Paylaş
“Nasıl olsa yeneriz” diyorum içimden.. Hafifçe keyifleniyorum…
“Yenemezsek hadise olur” diye düşünüyorum. Sonra “Aman hadise olmasın” diyerek o kötü düşünceleri kafamdan kovuyorum.
Elimde de kağıt kalem. Not alacağım ya..
Hava soğuk mu soğuk...
“Hem Ramazan da takıma ısınmıştır” diyerek oturuyorum ama takım benim ayakta durmama neden oluyor.
Geçen maçta Ramazan’ın yaptığı centilmenliği hatırlıyorum. Hani tribünlerde bir seyirci bayılmıştı o da oraya koşarak maçın durdurmuş ve taraftar da ambülansla hastaneye götürülmüştü. Her şey galibiyet değildi. Sporun içinde “insanlık, barış, kardeşlik, centilmenlik” gibi duygular olmalıydı.

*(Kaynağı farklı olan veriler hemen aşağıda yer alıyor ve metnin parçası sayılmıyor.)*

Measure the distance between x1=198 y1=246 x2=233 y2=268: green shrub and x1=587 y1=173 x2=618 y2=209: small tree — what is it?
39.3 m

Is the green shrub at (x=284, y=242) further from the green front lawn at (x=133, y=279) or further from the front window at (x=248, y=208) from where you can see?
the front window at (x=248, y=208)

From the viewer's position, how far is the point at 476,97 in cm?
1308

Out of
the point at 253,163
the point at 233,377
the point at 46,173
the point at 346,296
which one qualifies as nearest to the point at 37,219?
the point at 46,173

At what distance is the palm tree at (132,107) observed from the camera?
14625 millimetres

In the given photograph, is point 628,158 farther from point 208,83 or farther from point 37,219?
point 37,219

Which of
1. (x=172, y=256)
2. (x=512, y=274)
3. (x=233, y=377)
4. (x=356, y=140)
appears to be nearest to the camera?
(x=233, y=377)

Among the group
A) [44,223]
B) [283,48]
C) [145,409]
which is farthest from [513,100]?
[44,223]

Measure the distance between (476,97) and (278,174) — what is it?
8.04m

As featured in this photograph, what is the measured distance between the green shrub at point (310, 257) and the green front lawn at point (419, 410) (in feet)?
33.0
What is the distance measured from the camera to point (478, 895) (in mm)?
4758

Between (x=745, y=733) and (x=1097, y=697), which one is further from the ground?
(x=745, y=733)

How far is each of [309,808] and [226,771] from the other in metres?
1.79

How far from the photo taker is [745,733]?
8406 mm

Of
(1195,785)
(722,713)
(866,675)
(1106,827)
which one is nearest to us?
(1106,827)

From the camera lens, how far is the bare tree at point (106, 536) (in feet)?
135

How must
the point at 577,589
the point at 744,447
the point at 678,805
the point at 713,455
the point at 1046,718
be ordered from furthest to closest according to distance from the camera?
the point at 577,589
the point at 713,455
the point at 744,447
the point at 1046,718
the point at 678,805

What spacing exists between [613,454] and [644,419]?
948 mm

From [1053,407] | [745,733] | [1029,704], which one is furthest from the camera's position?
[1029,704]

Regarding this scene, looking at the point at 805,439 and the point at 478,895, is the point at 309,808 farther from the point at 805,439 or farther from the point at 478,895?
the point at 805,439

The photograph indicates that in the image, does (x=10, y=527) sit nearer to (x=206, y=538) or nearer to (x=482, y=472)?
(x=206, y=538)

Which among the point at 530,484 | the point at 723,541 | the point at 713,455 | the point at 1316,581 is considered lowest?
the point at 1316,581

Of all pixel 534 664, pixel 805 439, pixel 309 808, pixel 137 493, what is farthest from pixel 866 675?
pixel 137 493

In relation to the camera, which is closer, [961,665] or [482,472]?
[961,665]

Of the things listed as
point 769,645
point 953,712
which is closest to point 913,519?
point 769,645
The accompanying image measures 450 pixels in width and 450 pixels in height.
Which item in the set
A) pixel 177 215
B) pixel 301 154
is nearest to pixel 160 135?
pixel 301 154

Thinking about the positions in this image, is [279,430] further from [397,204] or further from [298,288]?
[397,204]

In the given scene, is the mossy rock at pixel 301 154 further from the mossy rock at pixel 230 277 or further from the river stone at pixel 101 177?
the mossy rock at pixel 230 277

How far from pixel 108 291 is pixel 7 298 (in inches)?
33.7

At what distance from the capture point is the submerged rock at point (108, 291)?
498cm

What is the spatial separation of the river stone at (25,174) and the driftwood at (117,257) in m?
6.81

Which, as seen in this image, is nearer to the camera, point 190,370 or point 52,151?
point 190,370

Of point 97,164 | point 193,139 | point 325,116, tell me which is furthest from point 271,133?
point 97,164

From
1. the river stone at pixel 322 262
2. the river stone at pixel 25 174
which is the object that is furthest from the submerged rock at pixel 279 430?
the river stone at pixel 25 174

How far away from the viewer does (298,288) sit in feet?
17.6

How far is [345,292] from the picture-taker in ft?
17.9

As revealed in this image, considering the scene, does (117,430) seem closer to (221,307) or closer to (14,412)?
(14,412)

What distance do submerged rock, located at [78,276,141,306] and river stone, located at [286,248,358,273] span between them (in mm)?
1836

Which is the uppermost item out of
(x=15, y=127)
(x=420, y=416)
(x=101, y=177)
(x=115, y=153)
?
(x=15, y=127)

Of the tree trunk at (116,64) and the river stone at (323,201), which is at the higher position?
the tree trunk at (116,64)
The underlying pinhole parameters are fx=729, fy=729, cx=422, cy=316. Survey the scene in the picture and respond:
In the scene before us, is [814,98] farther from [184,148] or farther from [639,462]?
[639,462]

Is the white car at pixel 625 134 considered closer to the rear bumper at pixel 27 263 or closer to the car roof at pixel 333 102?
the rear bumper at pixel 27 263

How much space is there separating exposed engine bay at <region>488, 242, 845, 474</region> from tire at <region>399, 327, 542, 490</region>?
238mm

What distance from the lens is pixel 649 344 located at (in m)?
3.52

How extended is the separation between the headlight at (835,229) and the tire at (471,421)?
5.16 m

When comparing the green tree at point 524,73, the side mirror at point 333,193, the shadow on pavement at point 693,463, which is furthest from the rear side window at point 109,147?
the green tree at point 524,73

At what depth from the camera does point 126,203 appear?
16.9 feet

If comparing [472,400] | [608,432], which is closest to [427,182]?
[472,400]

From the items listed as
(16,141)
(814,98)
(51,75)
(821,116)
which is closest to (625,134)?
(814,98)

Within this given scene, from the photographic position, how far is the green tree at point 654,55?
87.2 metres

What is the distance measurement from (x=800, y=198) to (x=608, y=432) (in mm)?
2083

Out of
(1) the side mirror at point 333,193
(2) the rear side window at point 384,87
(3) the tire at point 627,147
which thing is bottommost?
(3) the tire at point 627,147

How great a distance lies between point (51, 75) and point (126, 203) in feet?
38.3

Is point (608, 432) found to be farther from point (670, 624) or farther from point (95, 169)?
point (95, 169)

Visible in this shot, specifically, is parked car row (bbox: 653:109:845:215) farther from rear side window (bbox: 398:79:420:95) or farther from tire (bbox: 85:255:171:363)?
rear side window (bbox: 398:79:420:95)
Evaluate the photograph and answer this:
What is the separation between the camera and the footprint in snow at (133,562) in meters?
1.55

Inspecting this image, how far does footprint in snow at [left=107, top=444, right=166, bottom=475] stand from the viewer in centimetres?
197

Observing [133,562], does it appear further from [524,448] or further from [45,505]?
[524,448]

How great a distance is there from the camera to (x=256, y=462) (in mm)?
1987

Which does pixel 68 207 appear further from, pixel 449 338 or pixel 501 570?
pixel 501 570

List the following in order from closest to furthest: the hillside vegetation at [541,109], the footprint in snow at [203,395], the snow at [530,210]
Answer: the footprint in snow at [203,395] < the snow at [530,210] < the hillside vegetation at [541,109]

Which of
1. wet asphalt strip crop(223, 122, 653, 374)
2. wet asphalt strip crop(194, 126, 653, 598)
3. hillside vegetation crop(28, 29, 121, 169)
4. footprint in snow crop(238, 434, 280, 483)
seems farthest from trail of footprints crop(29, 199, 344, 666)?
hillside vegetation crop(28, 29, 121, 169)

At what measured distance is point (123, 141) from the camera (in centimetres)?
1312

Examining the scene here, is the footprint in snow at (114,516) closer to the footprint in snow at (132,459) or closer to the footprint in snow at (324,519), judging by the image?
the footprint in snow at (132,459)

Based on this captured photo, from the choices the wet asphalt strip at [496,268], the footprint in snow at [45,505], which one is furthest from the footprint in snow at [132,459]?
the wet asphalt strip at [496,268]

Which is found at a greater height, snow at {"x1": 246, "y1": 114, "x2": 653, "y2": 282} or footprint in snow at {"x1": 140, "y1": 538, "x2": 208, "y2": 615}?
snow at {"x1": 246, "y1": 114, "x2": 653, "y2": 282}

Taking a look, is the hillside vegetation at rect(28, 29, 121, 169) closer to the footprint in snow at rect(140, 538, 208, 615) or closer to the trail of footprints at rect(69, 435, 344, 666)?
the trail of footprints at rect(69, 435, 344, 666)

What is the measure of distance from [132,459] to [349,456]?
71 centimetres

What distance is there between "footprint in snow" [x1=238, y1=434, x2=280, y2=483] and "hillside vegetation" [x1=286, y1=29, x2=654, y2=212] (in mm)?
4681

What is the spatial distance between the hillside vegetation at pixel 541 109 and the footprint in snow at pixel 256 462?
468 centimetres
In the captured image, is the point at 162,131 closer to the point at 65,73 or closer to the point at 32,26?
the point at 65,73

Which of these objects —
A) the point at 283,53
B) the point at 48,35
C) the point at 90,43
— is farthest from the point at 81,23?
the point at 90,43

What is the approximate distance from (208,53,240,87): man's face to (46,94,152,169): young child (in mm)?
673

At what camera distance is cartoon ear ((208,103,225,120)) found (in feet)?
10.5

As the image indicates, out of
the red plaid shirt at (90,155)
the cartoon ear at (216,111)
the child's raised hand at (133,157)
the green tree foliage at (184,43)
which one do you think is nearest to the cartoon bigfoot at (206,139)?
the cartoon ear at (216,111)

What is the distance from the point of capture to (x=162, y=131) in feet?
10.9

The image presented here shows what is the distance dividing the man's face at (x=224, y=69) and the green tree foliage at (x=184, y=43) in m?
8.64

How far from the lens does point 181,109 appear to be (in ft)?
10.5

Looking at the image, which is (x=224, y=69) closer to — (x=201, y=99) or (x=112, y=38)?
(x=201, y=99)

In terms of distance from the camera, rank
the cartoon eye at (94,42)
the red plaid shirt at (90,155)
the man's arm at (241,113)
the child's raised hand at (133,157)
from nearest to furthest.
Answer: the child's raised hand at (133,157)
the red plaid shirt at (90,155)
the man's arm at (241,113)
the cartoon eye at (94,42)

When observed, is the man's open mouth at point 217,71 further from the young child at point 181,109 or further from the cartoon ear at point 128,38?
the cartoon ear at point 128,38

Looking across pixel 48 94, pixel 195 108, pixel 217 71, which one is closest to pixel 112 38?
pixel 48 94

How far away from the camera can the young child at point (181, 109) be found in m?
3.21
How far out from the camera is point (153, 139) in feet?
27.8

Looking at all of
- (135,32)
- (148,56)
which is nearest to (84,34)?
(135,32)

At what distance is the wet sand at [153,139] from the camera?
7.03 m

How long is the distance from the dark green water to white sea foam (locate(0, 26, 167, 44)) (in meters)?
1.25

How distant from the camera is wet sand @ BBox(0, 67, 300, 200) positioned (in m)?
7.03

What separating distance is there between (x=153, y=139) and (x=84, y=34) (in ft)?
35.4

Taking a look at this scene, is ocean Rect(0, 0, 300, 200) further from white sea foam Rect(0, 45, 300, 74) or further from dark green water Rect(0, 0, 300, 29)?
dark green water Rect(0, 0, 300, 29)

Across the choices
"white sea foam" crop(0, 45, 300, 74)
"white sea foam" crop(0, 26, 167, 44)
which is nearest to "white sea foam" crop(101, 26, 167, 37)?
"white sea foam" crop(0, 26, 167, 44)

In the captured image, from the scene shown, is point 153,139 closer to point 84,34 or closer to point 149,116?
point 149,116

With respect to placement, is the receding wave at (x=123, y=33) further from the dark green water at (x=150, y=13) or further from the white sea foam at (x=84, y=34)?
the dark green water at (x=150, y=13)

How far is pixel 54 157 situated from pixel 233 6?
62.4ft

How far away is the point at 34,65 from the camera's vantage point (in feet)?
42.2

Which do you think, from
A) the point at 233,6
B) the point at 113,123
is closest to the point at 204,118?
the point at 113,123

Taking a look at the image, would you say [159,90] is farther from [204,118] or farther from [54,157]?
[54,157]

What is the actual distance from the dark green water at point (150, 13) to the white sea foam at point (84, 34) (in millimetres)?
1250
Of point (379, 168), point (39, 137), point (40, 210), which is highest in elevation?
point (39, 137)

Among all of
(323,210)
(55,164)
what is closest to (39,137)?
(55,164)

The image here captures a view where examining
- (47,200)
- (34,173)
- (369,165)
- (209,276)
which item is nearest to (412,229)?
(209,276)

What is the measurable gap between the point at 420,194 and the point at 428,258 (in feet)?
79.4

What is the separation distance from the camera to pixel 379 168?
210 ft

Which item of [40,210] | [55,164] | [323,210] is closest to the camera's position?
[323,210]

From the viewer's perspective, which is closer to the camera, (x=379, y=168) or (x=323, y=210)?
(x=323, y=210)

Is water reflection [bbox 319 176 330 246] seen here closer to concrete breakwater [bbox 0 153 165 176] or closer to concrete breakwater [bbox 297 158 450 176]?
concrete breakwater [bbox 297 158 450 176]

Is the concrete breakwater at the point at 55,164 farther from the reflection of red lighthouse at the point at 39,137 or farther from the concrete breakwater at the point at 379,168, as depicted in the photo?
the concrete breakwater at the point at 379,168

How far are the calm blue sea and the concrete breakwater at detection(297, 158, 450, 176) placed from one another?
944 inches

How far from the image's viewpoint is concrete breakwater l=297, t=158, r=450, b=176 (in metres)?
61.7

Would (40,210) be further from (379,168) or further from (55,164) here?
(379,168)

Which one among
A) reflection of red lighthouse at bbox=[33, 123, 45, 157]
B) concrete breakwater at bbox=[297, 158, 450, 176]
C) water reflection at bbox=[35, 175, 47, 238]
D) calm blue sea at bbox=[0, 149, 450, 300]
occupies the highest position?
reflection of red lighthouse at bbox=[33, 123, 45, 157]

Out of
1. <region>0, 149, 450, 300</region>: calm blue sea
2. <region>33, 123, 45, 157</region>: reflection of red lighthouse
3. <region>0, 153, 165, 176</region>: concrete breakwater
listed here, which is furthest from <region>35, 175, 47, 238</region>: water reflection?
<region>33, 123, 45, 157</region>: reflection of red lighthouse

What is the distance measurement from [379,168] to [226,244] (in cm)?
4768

Büyük Önder “Ben sporcunun Zeki Çevik ve Ahlaklısını” severim cümlesini düşünürken, maçın 20.30. dakikasında sağlam geliyorlar. Ve gol.. Kamera Yılmaz Vural’ı gösteriyor. Sevinç gösterisine izin vermiyor Yılmaz Hoca.. Belli ki maçın sonucuna konsantre olmuş. Sevinmiyor. Maçı istiyor. Eliyle oyuncularına devam işareti yapıyor.
Bu, beni yıllar önce Galatasaray’ın UEFA kupasına koştuğu yıllara götürüyor. GS Kupayı almadan önce bir İngiliz gazetesinde aynen şu yorum yapılıyordu:
“Kupaya Türk takımı çok daha yakın. Göreceksiniz onlar kupayı alacak. Çünkü, maça öyle bir konsantre çıkıyorlar, gol attıktan sonra bile doğru dürüst sevinmiyorlar. Bu, maç sonunda da böyle oluyor. Belli ki kendilerini kupayı kaldırmaya şartlamışlar”.. Bu yorum doğru çıkıyor ve GS o yıl kupayı alıyordu.
Evet, Yılmaz Hoca belli ki kendini bu maçın sonucuna kilitlemişti. Erkenden sevinmek istemiyordu.
24. dakika penaltı. Hop gol.. Etti 2.. Ben maçtan kopuyorum..
Düşünüyorum.. Her yanımızda hadise var.. Kalemizde hadise var.
Gol atamayan adamlarımızda hadise var..
Gol attırmamak gibi ön düşünceleri olacak defansta da hadise var ki gol yiyoruz.. Kulübemizde ise hadisenin ta kendisi var..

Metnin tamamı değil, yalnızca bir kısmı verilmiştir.